Archive for 10月, 2004

南極新聞

今日買った本。

南極新聞 上・中・下(朝比奈菊雄編、欧文社文庫 各定価420円、揃3,840円)
クジラを捕って、考えた(川端裕人、徳間文庫 590円+税)
謀略熱河戦線(谷甲州、中公Cノベルス 1,100円+税)

本日は谷甲州先生の覇者の戦塵シリーズ最新刊「ラングーン侵攻」下巻の発売日であるところ、けしからぬ事にどの書店にも入荷していない。
覇者の戦塵だけではなく、同時発売の中公Cノベルス各書も見当たらぬ。新宿の紀伊国屋まで出向いてみたが無駄足で、そのかわり「謀略熱河戦線」の在庫をゲット。以前に角川からでていたシリーズ旧作を2巻合本にしたもののうちの一つ。角川版を持っているからとパスしていたのだが、若干の書き下ろしがあるとの事で改めて探し始めてみたら、その頃にはすでに店頭から姿を消していて万事休すなのであった。

本来は新刊目当てで赴いたのだが、まあこうして「謀略熱河戦線」を手に入れたのだから良しとしよう、とレジに向かった目に入ったのは何やら古本の固まっているコーナー。何かと思ったら、これが例の「ふるほん文庫やさん」との提携による絶版・品切文庫の販売コーナーなのであった。
ははあ、これがニュースに出ていたあれかとチェックしていると、「南極新聞」と題する3冊揃いが・・・。
え?「宗谷全記録」?南極の宗谷というと、ガ島に行った特務運送艦が戦後のご奉公で引揚船を経てPL107「宗谷」となった、あの初代南極観測船の事かぁぁぁぁっ!その新聞とは、もしやアレのことかぁっ!あわわわわ!!買う買う買う!

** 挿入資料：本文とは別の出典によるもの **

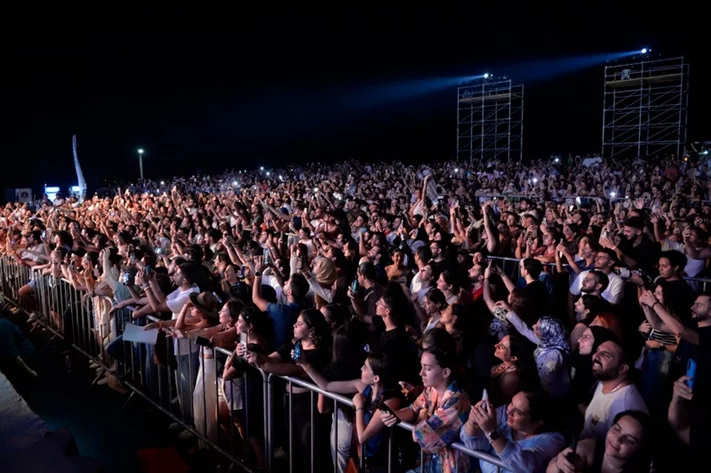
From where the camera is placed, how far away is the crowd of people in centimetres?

この本は第一次南極観測隊の「宗谷」艦内で発刊された日刊新聞をまとめたもので、昭和31年11月8日から翌4月24日までを網羅しているらしい。らしい、というのはまだ3冊揃いのビニールパックを開けていないからなのである。
「南極新聞」そのものについては「宗谷」のオホーツク海流氷観測の際に便乗した北杜夫先生が若干を紹介していたためにその存在を知っていたが、こうして文庫としてまとめられた物があったとは寡聞にして知らなかった。こういう事があるから、やはり長生きはせんといかんなぁ。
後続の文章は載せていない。